**Given instruction:** Copy all records verbatim.

**Scene-based reasoning records:**
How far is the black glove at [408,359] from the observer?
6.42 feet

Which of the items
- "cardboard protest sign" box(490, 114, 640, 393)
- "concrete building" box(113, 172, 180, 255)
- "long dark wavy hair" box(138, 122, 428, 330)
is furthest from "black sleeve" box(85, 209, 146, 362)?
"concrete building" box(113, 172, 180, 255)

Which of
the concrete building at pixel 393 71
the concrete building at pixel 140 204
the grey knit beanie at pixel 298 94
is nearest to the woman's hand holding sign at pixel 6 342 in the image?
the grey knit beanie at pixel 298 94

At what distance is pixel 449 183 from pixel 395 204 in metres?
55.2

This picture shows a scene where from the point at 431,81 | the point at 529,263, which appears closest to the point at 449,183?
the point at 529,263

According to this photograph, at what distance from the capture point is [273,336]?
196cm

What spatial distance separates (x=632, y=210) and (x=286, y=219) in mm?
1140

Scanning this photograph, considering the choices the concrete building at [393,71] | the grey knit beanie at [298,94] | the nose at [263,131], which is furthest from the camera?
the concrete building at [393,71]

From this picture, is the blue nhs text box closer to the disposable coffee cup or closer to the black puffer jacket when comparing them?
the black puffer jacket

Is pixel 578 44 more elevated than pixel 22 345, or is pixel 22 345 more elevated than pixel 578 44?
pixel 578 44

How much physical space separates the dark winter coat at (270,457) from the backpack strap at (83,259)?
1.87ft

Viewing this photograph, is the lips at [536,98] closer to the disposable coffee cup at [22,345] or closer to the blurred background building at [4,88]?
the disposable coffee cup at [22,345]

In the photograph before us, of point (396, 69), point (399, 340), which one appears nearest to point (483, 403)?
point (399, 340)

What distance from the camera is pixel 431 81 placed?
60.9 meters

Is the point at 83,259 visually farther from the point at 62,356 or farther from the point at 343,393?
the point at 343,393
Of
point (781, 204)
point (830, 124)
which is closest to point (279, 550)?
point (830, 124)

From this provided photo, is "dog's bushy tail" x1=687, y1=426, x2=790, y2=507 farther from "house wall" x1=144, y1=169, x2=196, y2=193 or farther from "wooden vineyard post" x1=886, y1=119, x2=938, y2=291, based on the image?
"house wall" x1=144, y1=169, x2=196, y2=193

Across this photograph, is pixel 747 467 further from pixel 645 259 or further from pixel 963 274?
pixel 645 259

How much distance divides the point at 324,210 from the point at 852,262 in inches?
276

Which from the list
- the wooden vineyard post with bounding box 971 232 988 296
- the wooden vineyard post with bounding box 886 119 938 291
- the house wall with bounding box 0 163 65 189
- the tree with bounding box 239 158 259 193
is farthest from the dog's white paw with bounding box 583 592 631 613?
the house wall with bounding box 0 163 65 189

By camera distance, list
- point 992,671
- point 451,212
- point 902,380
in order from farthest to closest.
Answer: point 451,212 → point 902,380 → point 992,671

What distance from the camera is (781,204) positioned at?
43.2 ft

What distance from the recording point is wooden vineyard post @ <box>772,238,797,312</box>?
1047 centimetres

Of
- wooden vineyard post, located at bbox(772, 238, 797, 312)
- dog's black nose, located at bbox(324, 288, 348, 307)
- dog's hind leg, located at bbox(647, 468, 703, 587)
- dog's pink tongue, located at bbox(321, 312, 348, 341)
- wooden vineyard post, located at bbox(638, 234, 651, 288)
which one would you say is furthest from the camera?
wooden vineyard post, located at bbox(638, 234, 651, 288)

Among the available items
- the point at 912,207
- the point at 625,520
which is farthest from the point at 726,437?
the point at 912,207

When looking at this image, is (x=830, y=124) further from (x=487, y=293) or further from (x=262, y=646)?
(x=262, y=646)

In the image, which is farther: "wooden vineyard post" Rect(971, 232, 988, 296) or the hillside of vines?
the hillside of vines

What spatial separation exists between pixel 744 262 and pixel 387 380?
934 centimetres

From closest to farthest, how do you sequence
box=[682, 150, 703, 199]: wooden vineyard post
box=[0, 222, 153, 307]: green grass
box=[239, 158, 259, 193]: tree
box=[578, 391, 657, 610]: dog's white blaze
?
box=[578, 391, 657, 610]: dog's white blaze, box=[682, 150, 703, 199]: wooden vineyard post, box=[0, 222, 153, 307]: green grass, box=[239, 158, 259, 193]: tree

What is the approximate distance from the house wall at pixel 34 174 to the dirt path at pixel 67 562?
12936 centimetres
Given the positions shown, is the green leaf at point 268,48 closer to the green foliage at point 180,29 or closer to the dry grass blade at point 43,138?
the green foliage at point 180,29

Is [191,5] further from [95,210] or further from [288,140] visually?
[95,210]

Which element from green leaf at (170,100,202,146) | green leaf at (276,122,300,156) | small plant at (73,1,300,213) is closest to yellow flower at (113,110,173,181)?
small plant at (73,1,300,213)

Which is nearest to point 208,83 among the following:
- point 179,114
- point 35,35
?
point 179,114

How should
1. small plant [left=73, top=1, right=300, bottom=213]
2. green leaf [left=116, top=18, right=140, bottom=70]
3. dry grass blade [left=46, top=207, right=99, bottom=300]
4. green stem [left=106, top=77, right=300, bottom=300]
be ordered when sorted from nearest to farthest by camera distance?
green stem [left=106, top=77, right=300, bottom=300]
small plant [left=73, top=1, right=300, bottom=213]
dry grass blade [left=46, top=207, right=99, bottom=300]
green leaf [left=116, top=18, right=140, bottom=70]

**Task result:**
How far is the black glove at [408,359] from the observer?
6.42 feet

Which of the items
- "cardboard protest sign" box(490, 114, 640, 393)
- "concrete building" box(113, 172, 180, 255)
- "long dark wavy hair" box(138, 122, 428, 330)
is furthest from "black sleeve" box(85, 209, 146, 362)?
"concrete building" box(113, 172, 180, 255)

Which of
the concrete building at pixel 393 71
the concrete building at pixel 140 204
the grey knit beanie at pixel 298 94
is nearest to the woman's hand holding sign at pixel 6 342 in the image?
the grey knit beanie at pixel 298 94

At what distance is pixel 449 183 from pixel 395 204 in metres?
55.2

This picture shows a scene where from the point at 431,81 | the point at 529,263, which appears closest to the point at 449,183?
the point at 529,263

According to this photograph, at what distance from the capture point is [273,336]?
196cm

What spatial distance separates (x=632, y=210) and (x=286, y=219) in mm?
1140

Scanning this photograph, considering the choices the concrete building at [393,71] | the grey knit beanie at [298,94] | the nose at [263,131], which is furthest from the camera?
the concrete building at [393,71]

From this picture, is the blue nhs text box closer to the disposable coffee cup or closer to the black puffer jacket when comparing them?
the black puffer jacket

Is pixel 578 44 more elevated than pixel 22 345, or is pixel 22 345 more elevated than pixel 578 44?
pixel 578 44

How much physical space separates the dark winter coat at (270,457) from the backpack strap at (83,259)?
1.87ft

Viewing this photograph, is the lips at [536,98] closer to the disposable coffee cup at [22,345] or closer to the blurred background building at [4,88]?
the disposable coffee cup at [22,345]

In the photograph before us, of point (396, 69), point (399, 340), which one appears nearest to point (483, 403)?
point (399, 340)

What distance from the camera is pixel 431 81 placed?
60.9 meters

Is the point at 83,259 visually farther from the point at 62,356 or farther from the point at 343,393?
the point at 343,393
Of
point (781, 204)
point (830, 124)
which is closest to point (279, 550)?
point (830, 124)

From this provided photo, is "dog's bushy tail" x1=687, y1=426, x2=790, y2=507 farther from "house wall" x1=144, y1=169, x2=196, y2=193 or farther from "wooden vineyard post" x1=886, y1=119, x2=938, y2=291, based on the image?
"house wall" x1=144, y1=169, x2=196, y2=193

Across this photograph, is pixel 747 467 further from pixel 645 259 or further from pixel 963 274?
pixel 645 259

How much distance divides the point at 324,210 from the point at 852,262 in inches?
276

Which from the list
- the wooden vineyard post with bounding box 971 232 988 296
- the wooden vineyard post with bounding box 886 119 938 291
- the house wall with bounding box 0 163 65 189
- the tree with bounding box 239 158 259 193
is farthest from the dog's white paw with bounding box 583 592 631 613?
the house wall with bounding box 0 163 65 189

By camera distance, list
- point 992,671
- point 451,212
- point 902,380
in order from farthest to closest.
Answer: point 451,212 → point 902,380 → point 992,671

What distance from the camera is (781,204) positioned at?
43.2 ft

What distance from the recording point is wooden vineyard post @ <box>772,238,797,312</box>?
1047 centimetres

Of
- wooden vineyard post, located at bbox(772, 238, 797, 312)
- dog's black nose, located at bbox(324, 288, 348, 307)
- dog's hind leg, located at bbox(647, 468, 703, 587)
- dog's pink tongue, located at bbox(321, 312, 348, 341)
- wooden vineyard post, located at bbox(638, 234, 651, 288)
which one would you say is furthest from the camera?
wooden vineyard post, located at bbox(638, 234, 651, 288)

Among the available items
- the point at 912,207
- the point at 625,520
which is farthest from the point at 726,437?
the point at 912,207

When looking at this image, is (x=830, y=124) further from (x=487, y=293) or further from (x=262, y=646)?
(x=262, y=646)

In the image, which is farther: "wooden vineyard post" Rect(971, 232, 988, 296) or the hillside of vines?
the hillside of vines

What spatial separation exists between pixel 744 262 and pixel 387 380?
934 centimetres

From closest to farthest, how do you sequence
box=[682, 150, 703, 199]: wooden vineyard post
box=[0, 222, 153, 307]: green grass
box=[239, 158, 259, 193]: tree
box=[578, 391, 657, 610]: dog's white blaze
?
box=[578, 391, 657, 610]: dog's white blaze, box=[682, 150, 703, 199]: wooden vineyard post, box=[0, 222, 153, 307]: green grass, box=[239, 158, 259, 193]: tree

What is the approximate distance from the house wall at pixel 34 174 to the dirt path at pixel 67 562?
12936 centimetres
Given the positions shown, is the green leaf at point 268,48 closer to the green foliage at point 180,29 or closer to the dry grass blade at point 43,138?
the green foliage at point 180,29

Is [191,5] further from [95,210] or further from [288,140] visually?
[95,210]

Which element from green leaf at (170,100,202,146) | green leaf at (276,122,300,156) | small plant at (73,1,300,213) is closest to yellow flower at (113,110,173,181)?
small plant at (73,1,300,213)

Which is nearest to point 208,83 among the following:
- point 179,114
- point 35,35
?
point 179,114

How should
1. small plant [left=73, top=1, right=300, bottom=213]
2. green leaf [left=116, top=18, right=140, bottom=70]
3. dry grass blade [left=46, top=207, right=99, bottom=300]
4. green stem [left=106, top=77, right=300, bottom=300]
be ordered when sorted from nearest to farthest by camera distance?
green stem [left=106, top=77, right=300, bottom=300]
small plant [left=73, top=1, right=300, bottom=213]
dry grass blade [left=46, top=207, right=99, bottom=300]
green leaf [left=116, top=18, right=140, bottom=70]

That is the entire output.